Küçük bir kümesim var.
Küçük bir kümesim var. Hobi amaçlı. Yumurta da alıyorum ama. 5 tavuktan günde 3 bilemedin 4 tane. Kümesin patronu Denizli horozu. Horoz afilli mi afilli. Bir ses çıkarttı mı tüm tavuklar çevresinde toplanıyor. Esas duruşta.
Gözlemliyorum horoz bir yerde yiyecek bulduğunda değişik bir ses veriyor. Sonra koşarak gelen tavuklara gösteriyor yiyeceği.
Tavukların sayısını 5’de sabit tutmuştum. Geçen yıl bir tavuğum ölünce yerine yeni bir tane aldım bir tanıdıktan. Gelenin rengi farklıydı. Benim eski tavuklar kahverengi iken bu siyahtı. Araştırdım türü farklıydı. Olsun hiç önemli değil. Tavukların renk önemsediğini düşünmüyorum.
Fakat siyah tavuk kümese girer girmez ortalık karışıverdi. O sakin bildiğiniz, ensesine vur lokmasını al zannettiğimiz tavuklar, bir canavar kesildi. Zavallı kara tavuğu kıstırıp kıstırıp dövüyorlar. O kadar dövüyorlar ki, dünya umurunda olmayan horoz bile müdahale etmek zorunda kalıyordu kimi zaman.
Bizim kara tavuk bir hayli hırpalandı. Kümesin karanlık köşelerine sığındı, olmadı. Yükseklere tünedi yine olmadı. Sürekli dayak yedi.
Yem yemek için bile diğerlerinin doymasını bekledi, tıpkı su içme sırası beklediği gibi. Bir türlü kendisini kabul ettiremedi bir yıl içinde. Kümesin bir parçasıydı ama biraz üvey kardeş gibiydi anlayacağınız. Hâlâ arada sırada kafasına bir gaga yiyiveriyordu. Verdiği tepki ise başını eğip iki adım öteye kaçmaktı.

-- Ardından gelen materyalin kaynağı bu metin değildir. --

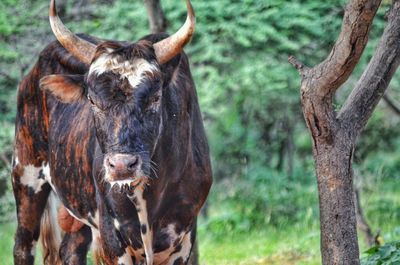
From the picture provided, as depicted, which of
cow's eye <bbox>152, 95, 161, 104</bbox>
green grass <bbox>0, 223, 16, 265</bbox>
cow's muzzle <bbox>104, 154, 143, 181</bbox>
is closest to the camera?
cow's muzzle <bbox>104, 154, 143, 181</bbox>

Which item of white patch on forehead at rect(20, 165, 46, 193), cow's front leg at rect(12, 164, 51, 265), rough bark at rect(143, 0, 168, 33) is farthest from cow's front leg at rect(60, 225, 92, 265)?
rough bark at rect(143, 0, 168, 33)

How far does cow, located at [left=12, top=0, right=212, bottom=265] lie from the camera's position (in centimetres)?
644

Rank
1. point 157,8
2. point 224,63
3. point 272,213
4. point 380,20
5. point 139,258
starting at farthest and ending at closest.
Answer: point 272,213
point 224,63
point 380,20
point 157,8
point 139,258

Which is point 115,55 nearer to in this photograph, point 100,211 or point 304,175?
point 100,211

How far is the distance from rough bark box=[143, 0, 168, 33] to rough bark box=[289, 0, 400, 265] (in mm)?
2872

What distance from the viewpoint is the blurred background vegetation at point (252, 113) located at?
1086cm

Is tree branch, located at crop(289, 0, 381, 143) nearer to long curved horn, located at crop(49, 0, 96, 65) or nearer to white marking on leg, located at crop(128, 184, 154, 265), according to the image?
white marking on leg, located at crop(128, 184, 154, 265)

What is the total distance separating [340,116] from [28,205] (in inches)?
140

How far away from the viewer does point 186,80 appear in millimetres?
7523

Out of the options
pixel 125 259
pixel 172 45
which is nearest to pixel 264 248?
pixel 125 259

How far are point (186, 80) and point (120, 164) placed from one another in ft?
4.88

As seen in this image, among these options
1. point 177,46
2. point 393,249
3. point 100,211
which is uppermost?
point 177,46

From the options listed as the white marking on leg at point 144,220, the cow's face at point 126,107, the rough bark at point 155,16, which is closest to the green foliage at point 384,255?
the white marking on leg at point 144,220

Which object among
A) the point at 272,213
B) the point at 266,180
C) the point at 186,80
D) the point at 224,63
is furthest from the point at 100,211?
the point at 266,180
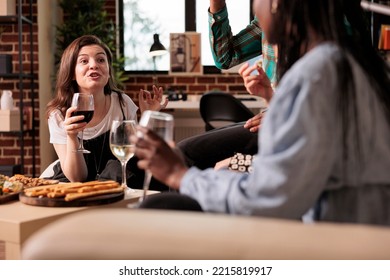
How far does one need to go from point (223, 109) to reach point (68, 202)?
348 cm

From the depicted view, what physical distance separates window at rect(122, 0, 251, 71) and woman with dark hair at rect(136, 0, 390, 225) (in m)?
5.59

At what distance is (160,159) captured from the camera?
3.56ft

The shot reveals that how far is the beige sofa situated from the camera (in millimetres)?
693

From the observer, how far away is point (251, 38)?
2584 mm

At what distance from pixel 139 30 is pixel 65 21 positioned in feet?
2.72

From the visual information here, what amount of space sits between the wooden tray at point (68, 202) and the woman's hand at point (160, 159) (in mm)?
777

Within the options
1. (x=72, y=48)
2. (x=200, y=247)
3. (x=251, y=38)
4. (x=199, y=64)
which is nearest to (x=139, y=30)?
(x=199, y=64)

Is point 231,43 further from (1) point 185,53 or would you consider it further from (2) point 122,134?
(1) point 185,53

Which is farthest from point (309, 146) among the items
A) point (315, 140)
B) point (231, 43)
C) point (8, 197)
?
point (231, 43)

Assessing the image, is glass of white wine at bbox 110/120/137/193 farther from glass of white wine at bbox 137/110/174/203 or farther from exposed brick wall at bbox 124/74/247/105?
exposed brick wall at bbox 124/74/247/105

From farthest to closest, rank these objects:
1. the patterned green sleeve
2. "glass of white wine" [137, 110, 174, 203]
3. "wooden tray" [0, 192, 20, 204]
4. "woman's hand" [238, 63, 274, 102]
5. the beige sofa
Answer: the patterned green sleeve, "wooden tray" [0, 192, 20, 204], "woman's hand" [238, 63, 274, 102], "glass of white wine" [137, 110, 174, 203], the beige sofa

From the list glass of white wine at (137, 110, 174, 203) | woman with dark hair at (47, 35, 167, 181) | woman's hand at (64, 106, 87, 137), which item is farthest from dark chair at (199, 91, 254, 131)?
glass of white wine at (137, 110, 174, 203)

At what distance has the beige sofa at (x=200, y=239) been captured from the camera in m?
0.69
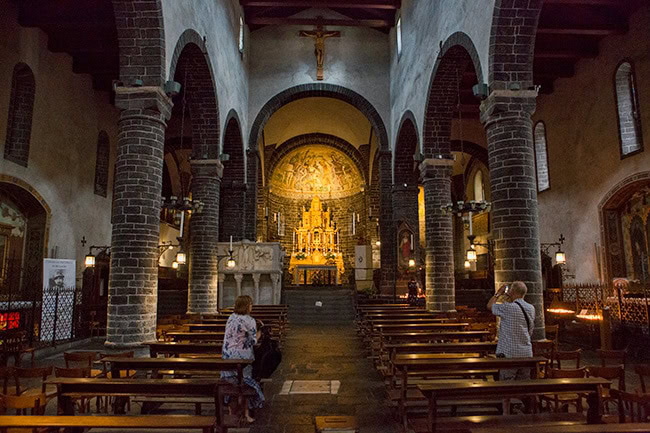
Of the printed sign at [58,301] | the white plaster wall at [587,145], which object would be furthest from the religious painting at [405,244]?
the printed sign at [58,301]

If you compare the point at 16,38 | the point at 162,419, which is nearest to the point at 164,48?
the point at 16,38

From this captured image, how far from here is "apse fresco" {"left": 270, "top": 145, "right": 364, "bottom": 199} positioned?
2950cm

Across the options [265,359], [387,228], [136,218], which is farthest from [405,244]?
[265,359]

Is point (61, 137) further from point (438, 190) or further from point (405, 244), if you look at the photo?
point (405, 244)

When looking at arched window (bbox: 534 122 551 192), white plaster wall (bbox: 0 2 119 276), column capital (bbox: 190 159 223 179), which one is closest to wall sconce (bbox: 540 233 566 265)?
arched window (bbox: 534 122 551 192)

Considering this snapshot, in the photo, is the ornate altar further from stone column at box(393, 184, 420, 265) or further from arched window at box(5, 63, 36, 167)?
arched window at box(5, 63, 36, 167)

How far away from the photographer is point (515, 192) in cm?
897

Derken geçen hafta bir tavuğum daha öldü. Kahverengilerden. Mutat olduğu üzere bir tavuk daha almak istedim. Pazara gittim, baktım bir çocuk elinde 4 genç tavuk. Satmaya çalışıyor. Yan tezgâhtan biri, “Abi şehit çocuğu, yetim” dedi. İçim sızladı. Belki de satış taktiğiydi. Öyle olsa bile umurumda değil. Dört tavuğu da aldım. Dördü de kahverengi. Kümesteki renk dengesi iyice bozulmuştu anlayacağınız. Ben zavallı kara tavuk diye düşüne düşüne eve döndüm, tavukları kümesin içine bıraktım. Biraz uzaktan da gözlemeye başladım.
Kümeste 3’ü kahverengi biri siyah 4 tavuk varken yeni genç dört kahverengi tavuk daha girmişti. Aklımca “Sosyolojik” bir gözlem yapacağım. Eski kahverengi tavuklar öyle renk menk takmadılar. Bulduklarını dövmeye başladılar. Yemeğe ortak geldi diye bakıyorlardı anlayacağınız.
Fakat tam o sırada çarpıcı bir şey oluverdi. O bir yıldır sürekli dayak yiyen siyah tavuğun içinden bir kaplan çıktı birdenbire. En öne atıldı. Kimi yakaladıysa dövdü yeni gelenlerden.
Kafalarını gagaladı, yetmedi, yetersiz kanatlarıyla havaya zıplayıp tırnaklarını geçirdi. Köşelere kaçanların bile üzerine saldırdı. Bir yıldır biriktirdiği bütün hırsını saldı ortalığa.
Kara tavuğun yaptıklarını gören diğer tavuklar geri çekildi. Yeni gelenlerle ilgilenmemeye başladı. Horoz zaten duruma hiç müdahil değil.
Şimdi aradan bir hafta geçti, yeni gelen tavuklar yem bile yiyemiyor. Sürekli kara tavuğun saldırısı altında. Bizim ezilen, “Zavallı” dediğimiz kara tavuk, kümesin baş işkencecisi durumunda.
Bu arada artık kendisi de dayak yemekten kurtuldu. Yem sırasına girmiyor, rahatlıkla su da içiyor.
Bu durum bana bir şeyler çağrıştırıyor ama, bir türlü çıkaramıyorum!